Figure 4 shows acceptance length across domains when using full vs. pruned vocabularies for GPT-OSS 120B with EAGLE3.
The impact is minimal in Coding and Math, but substantial in Multilingual, RAG, and Summarization categories.
These effects are largely invisible in low-diversity benchmarks, underscoring the importance of broad semantic coverage in the evaluation data.
Random tokens overestimate throughput
A common practice in inference benchmarking is to use random tokens to simulate prompt load.
While may be sufficient for autoregressive decoding, this approach is fundamentally flawed for SD algorithms and even for mixture of experts models (MoE) without speculation, as presented below.
Random tokens trigger two failure modes that skew measurements:
- Trivial Response: The model identifies noise and defaults to predictable acknowledgments, artificially inflating ALs.
Example output (Base: GPT-OSS 120b, Drafter: EAGLE3, Draft Length:3, Average AL: 3.44):
It looks like you’ve pasted a very long block of mixed‑language text that doesn’t form a clear question or request. I’m happy to help, but I need a bit more guidance.
Could you let me know what you’d like to do with this text? For example: ...
- Topic Latching: The model anchors to specific keywords within the noise and hallucinates a coherent response typically resulting in lower ALs.
Example output (Base: GPT-OSS 120b, Drafter: EAGLE3, Draft Length:3, Average AL: 1.877):
Below is an expanded, production‑ready roadmap that takes you from the very first Unity install all the way to a complete, polished 2‑D platformer (player, camera, enemies, collectibles, UI, audio, level loading, and a final build).
Everything is broken into bite‑size tasks, each with the exact actions you need to perform and ready‑to‑copy C# snippets.
...
Figure 5 compares throughput measured using random tokens vs. SPEED-Bench workloads.

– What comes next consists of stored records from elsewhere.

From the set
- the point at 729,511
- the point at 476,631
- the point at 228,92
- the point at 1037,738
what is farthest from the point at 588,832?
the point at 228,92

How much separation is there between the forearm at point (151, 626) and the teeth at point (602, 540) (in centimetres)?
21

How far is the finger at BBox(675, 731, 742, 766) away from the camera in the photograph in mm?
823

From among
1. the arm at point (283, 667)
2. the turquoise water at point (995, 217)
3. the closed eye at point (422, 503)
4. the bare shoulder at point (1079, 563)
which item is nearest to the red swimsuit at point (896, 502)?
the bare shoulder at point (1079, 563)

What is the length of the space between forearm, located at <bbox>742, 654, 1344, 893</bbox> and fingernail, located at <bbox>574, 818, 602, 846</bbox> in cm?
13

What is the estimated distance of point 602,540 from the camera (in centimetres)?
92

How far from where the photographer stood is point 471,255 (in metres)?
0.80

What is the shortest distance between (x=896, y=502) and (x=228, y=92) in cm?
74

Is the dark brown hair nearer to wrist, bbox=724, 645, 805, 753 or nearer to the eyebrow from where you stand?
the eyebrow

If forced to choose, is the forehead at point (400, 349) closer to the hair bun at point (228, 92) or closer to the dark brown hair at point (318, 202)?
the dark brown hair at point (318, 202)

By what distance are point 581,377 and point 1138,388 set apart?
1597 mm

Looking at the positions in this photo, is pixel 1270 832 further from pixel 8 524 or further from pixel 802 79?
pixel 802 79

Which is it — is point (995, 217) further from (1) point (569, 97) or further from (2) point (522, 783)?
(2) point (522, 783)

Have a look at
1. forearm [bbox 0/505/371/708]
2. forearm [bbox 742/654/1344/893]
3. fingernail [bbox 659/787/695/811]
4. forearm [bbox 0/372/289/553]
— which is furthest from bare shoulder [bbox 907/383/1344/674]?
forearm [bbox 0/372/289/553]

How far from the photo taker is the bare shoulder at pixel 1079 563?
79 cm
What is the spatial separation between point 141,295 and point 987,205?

When SD is enabled, random tokens overestimate throughput by approximately 23%.
Random inputs also fail to trigger realistic expert routing in MoE models, leading to inaccurate throughput measurements even in non-speculative settings, as presented in Figure 6.
Start using SPEED-Bench
SPEED-Bench is released to establish a unified standard for evaluating SD in both research and production settings.
It enables practitioners to analyze draft accuracy across diverse domains, measure throughput under realistic serving regimes, and compare inference engines using identical workloads.
The dataset and measurement framework are openly available and designed to integrate directly with existing SD implementations.
Resources
- 📄 Paper
- 🤗 Dataset
- ⚙️ Measurement framework
We hope SPEED-Bench helps drive more rigorous, realistic, and deployment-aware evaluation of speculative decoding!